[ENTRIES SUPPLIED]

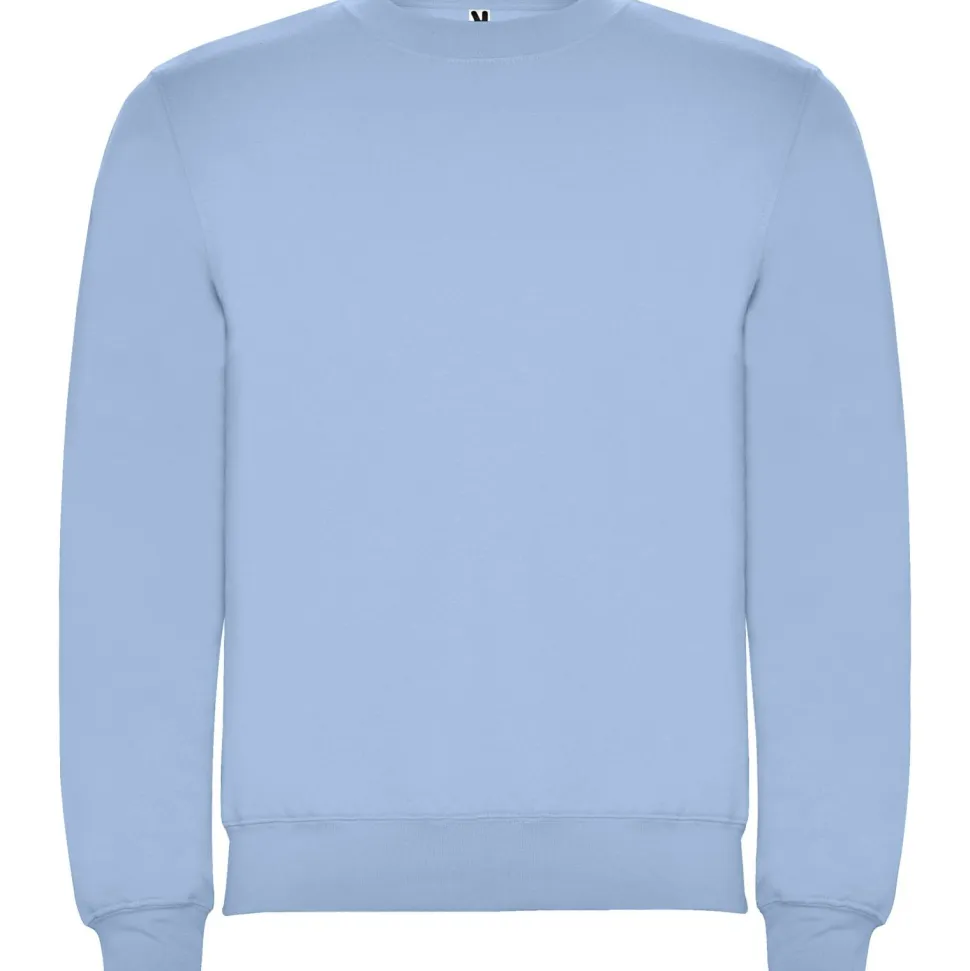 Roly SU1070 - CLASICA Sweat-shirt ras du cou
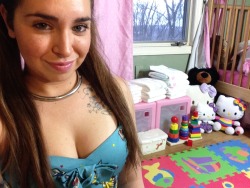 badlilblubunny:  I loooove this Belle dress and Snuggies 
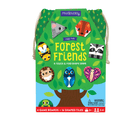 Forest Touch & Find Shape Game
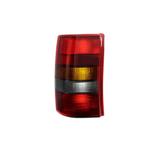 Lanterna traseira omega suprema 92 93 94 95 96 97 98 rubi - Cabeça car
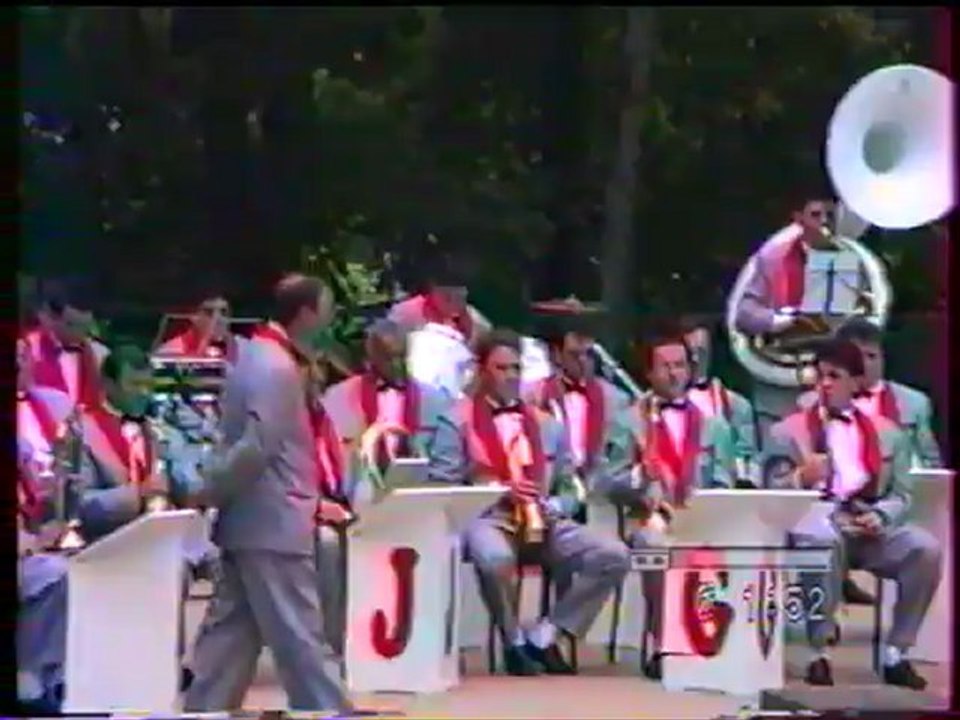 1993 concours st jean de luz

[/ENTRIES SUPPLIED]

# BRIEF:
Rewrite the items with "dress" changed to "gown", leaving everything else as it is. Omit the pictures from your answer.

# TASK SOLUTION:
 Roly SU1070 - CLASICA Sweat-shirt ras du cou
 badlilblubunny:  I loooove this Belle gown and Snuggies 
 Forest Touch & Find Shape Game
 Lanterna traseira omega suprema 92 93 94 95 96 97 98 rubi - Cabeça car
 1993 concours st jean de luz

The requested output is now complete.